Die Frage ist ja schon beantwortet - aber mal für mich zur erkenntniss... "Auf Grund der Tatsache, dass wir als BR seit Jahren feststellen, dass das Tool teilweise mißbräuchlich genutzt wird, weil das "Bedienpersonal" (=Beurteiler) nicht in der Lage ist, es richtig zu bedienen (fehlende Einweisung und Schulungen etc.), " in wie fern gibt es eine missbräuchliche Nutzung?

F
fragenderBR

05.03.2015 um 10:12 Uhr

@Globus: missbräuchliche Nutzung dahingehend, dass einige Vorgesetzte nicht in der Lage sind, transparente und auch erreichbare Ziele zu definieren und die Zielerreichung schlußendlich objektiv zu beurteilen.
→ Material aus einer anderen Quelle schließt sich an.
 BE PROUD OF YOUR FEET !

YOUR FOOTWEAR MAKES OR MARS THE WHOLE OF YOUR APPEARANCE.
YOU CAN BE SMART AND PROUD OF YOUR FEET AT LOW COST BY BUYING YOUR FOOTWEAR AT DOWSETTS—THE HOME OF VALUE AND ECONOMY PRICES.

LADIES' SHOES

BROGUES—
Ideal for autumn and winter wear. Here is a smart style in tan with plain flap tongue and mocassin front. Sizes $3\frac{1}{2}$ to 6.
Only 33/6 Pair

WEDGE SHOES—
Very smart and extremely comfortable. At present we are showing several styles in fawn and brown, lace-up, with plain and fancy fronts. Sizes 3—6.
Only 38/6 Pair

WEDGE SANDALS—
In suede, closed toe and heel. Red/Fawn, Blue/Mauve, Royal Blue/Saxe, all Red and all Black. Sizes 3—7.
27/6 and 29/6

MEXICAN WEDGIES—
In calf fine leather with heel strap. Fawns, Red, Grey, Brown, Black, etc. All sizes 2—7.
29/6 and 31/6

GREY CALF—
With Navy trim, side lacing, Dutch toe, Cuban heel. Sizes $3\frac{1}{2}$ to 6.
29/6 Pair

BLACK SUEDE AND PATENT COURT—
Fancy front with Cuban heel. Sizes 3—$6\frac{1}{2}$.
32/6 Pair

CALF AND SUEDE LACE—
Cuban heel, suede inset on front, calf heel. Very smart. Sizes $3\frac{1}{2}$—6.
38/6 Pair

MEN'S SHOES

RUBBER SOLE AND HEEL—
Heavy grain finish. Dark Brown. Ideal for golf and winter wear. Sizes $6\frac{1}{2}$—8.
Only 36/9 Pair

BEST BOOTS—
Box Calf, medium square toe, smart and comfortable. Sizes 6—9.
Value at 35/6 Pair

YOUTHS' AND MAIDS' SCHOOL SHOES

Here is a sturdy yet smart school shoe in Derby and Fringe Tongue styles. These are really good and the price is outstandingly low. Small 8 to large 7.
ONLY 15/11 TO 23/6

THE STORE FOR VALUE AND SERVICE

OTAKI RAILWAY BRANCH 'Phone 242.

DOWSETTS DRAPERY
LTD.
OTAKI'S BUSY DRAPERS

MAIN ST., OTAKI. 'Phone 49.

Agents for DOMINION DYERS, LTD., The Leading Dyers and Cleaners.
Außerdem wird das System seit geraumer Zeit auch (wahlweise) als "Belohnungs-/Bestrafungstool" genutzt. Bsp. dafür: da die Kasse für Gehaltserhöhungen derzeit leer ist, "belohnt" man MA mit einer vermeintlich besseren Beurteilung - ohne dass das Auswirkungen auf irgendwelche Zahlungen hätte (kein Tarif). Das Vorgehen fällt jetzt allerdings in der Konzernzentrale auf, und von dort gibt es die Anweisung, auf die Einhaltung der "Maßstäbe" von forced Ranking zu achten. Es könne schließlich nicht sein, dass man entgegen der "Statistik" in unserem Betrieb verhältnismäßig viele "strong perfomer" habe (was aus o.a. Grund auch tatsächlich zutrifft). Folge: den MA, denen man das ganze Jahr (warum auch immer) gesagt hat, "ich sehe dich als strong performer" muss der Vorgesetzte jetzt -auf Anweisung und Druck von oben- eine schlechtere Beurteilung verpassen. Ärger ist also vorprogrammiert.

Danke für die restlichen Antworten. Sie bestätigen leider größtenteils meine Befürchtungen.

D
Dezibel

05.03.2015 um 11:26 Uhr

Sorry, aber deine ganzen Argumente haben eigentlich NICHTS mit dem System oder missbräuchlicher Nutzung desselben zu tun. Eure Probleme sind handgemacht durch unterqualifizierte Führungskräfte. Auch ohne euer System würden Einschätzungen und Beurteilungen gemacht, die dann genauso falsch wären ...

F
fragenderBR

05.03.2015 um 11:29 Uhr

Ja, Dezibel, d'accord - aber genau das war auch Kern meiner Frage: erreiche ich mit der Kündigung der BV die (temporäre) Stilllegung des Systems und - im 2. Schritt die notwendigen Schulungen der Führungskräfte. Sorry, wenn ich etwas mißverständlich rüberkam.

K
Kölner

05.03.2015 um 11:30 Uhr

@fragenderBR Da muss man dem Antwortgeber 'Dezibel' zustimmen: Ihr habt eigentlich ganz andere Probleme. Ob das System besteht oder nicht, ist dabei zweitrangig. Selbst bei einer Abschaffung ginge es mit dem Murks (den aus meiner Sicht auch die 'unfähigen Vorgesetzten verursachen', weiter.

P
paula

05.03.2015 um 11:53 Uhr

@fragenderBR

was die Kündigung bewirkt hat Kölner in der ersten Antwort doch schon gesagt

F
fragenderBR

05.03.2015 um 12:27 Uhr

Ja @paula, und aus dem Grund habe ich mich auch bereits für die zahlreichen Antworten bedankt. Also nochmals: danke an alle.